Alas, this bagel had an enormous hole when it came to Jewish knowledge. Its card centered on the unfortunate image of a golden cross with decorative flowers and what seems to be a stylized image of a bird on top. The text underneath, which BAGEL insisted was in English, are random letters and gibberish symbols.

Was there a Jewish chatbot, I wondered? That’s how I discovered “Rabbi Ari.” Created “in Jerusalem with love” by Moshe Cohen, an Israeli entrepreneur, as “your AI assistant for Jewish learning,” the chatbot invites users to pose questions about Jewish texts and beliefs. (Sample: “What are the rules for keeping kosher and why?”) Still, the chatbot cheerfully responded to my greeting card request with “a warm and thoughtful Jewish New Year’s card you can use or adapt.”
While there was no actual card image, there were instructions on how to take the output, copy it and produce a printable greeting card. There was even a “bonus verse” (the priestly blessing) that I could include “for inspiration.”
More importantly, both the English and Hebrew were totally appropriate, both in form and content.
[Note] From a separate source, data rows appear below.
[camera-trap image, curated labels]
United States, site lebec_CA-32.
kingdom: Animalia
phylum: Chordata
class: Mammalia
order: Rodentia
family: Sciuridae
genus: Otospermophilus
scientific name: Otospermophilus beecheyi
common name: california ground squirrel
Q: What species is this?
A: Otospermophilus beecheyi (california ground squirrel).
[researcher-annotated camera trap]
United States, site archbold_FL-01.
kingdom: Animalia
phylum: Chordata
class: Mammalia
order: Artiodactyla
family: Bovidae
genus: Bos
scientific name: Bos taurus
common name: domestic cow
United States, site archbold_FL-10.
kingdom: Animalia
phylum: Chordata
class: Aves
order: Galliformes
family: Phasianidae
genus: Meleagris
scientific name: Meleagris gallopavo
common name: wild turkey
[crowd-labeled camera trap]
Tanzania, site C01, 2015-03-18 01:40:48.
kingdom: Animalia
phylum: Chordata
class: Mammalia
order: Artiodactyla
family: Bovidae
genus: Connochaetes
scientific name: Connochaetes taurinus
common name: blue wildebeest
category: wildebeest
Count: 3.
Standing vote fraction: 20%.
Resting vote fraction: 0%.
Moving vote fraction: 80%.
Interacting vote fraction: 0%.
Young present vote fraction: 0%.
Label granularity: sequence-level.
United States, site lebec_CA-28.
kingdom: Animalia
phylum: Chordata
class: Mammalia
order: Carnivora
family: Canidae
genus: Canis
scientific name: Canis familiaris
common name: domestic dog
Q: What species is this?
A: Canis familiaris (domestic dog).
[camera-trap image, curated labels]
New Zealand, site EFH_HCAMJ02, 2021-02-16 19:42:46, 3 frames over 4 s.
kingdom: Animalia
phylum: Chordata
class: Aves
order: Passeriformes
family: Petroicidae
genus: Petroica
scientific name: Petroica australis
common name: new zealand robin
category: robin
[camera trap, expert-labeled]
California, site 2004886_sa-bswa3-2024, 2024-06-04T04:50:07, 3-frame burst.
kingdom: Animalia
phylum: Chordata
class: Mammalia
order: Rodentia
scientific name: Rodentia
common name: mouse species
Was I cheating the chatbots by not asking more detailed, follow-up prompts? Perhaps. But consider that these extraordinarily sophisticated platforms are being trained on virtually every scrap of text, images or any other information they’re able to ingest in the entire internet and beyond. So it’s nice to know that a humanly intelligent Hebrew School sixth grader with just a tad of talent can, if asked to make a greeting card that wishes each of us a good, healthy and prosperous New Year, still outdo one of the most advanced technologies on the face of the Earth.